Anna tensed her whole face inwards and concentrated on keeping her eyes closed as she maneuvered herself to lie on the sofa again.

When she opened her eyes again a headache loomed out of nowhere and she couldn’t place the time. It became clear that the pounding noise wasn’t inside her head but someone knocking on her office door. A small woman in black jeans and a leather jacket peered round the door.

“Ah you are in here Miss Wawrinka, are you ok?” She asked. Anna noticed the vavrinka pronunciation.

“Umm, yes I must have fallen asleep. I was waiting for the rain to stop.” Anna stood and did up her trousers turning away from the woman’s placid young face.
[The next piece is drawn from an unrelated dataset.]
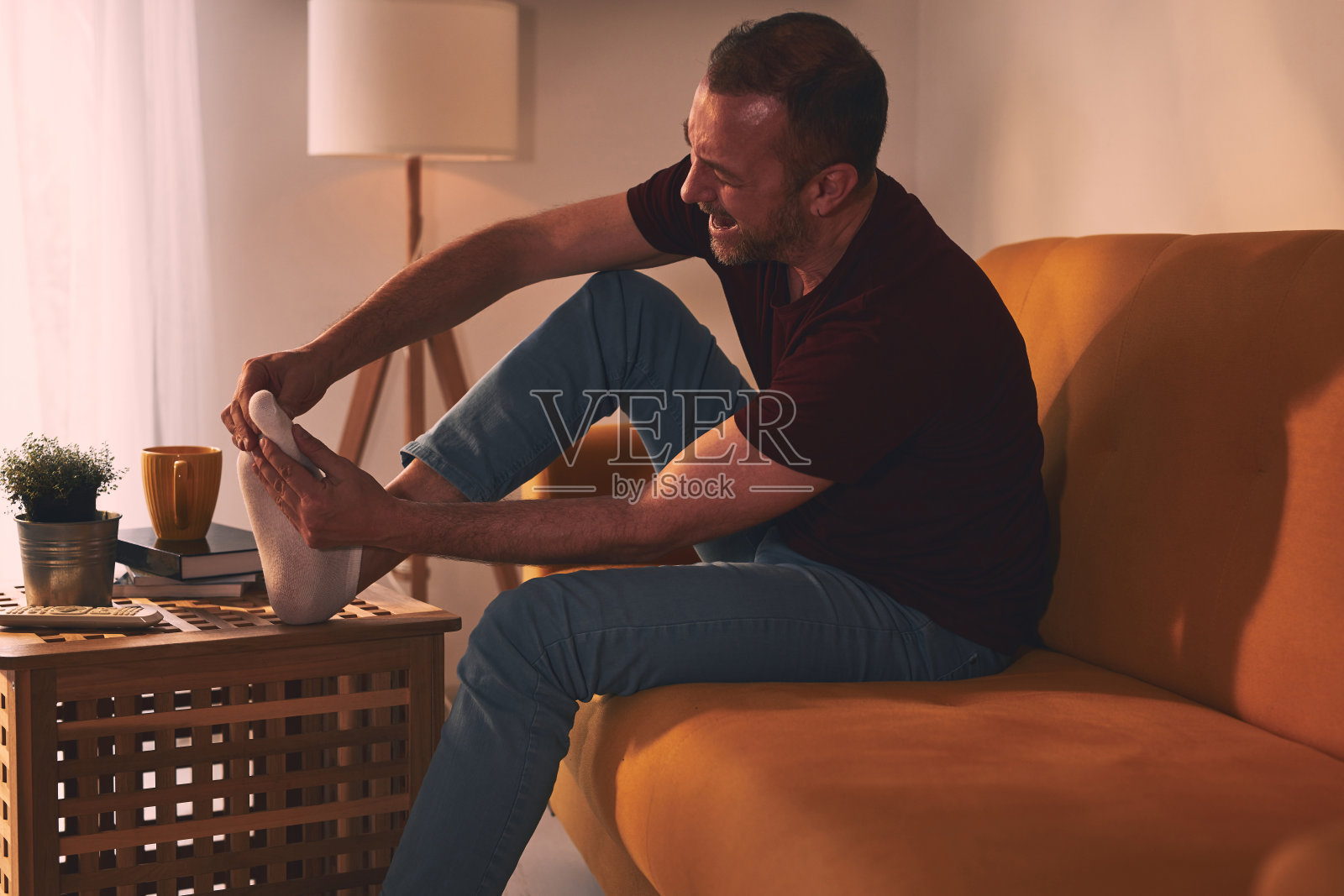 家里有脚痛的男人。照片摄影图片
Anna balked when she spotted the mess on her desk, evidence of all that she had drunk that evening.

“You talk in your sleep then” Said the woman. “I thought you were on the phone, your Polish is good but your accent is rusty, my babcia would tell me off if I let mine get as bad as that.”

Anna glanced back at her over her shoulder as she tried to tidy away the crushed cans of gin and tonic and the miniature wine bottles. The knowledge that she had been speaking in Polish was as disconcerting as the idea she may have been speaking out loud. She felt ill. The woman was rolling a cigarette. Anna wanted to ask for one but she also wanted the woman to leave.

“You had a heavy session last night then? That’s a few more than usual. No wonder you managed to sleep all night on this thing” She sat down on the couch and bounced. “Do people really lie down here and talk about their childhood?”

“No, not usually, umm it’s morning?” Anna looked at the window the sky was still heavy and blurred by rain.

“yeah about 5:30 we clean at really early hours to make sure none of you lot are here”

“Ok, I feel sick”

“Yeeeeah, I would to.” The woman made a face at the bag Anna was holding of her empties. “Come on, let me buy you a coffee.” She walked over to the door, her cigarette ready in her hand. She looked at Anna expecting her to follow.

Anna picked up her bags and coat as the woman held the office door open for her.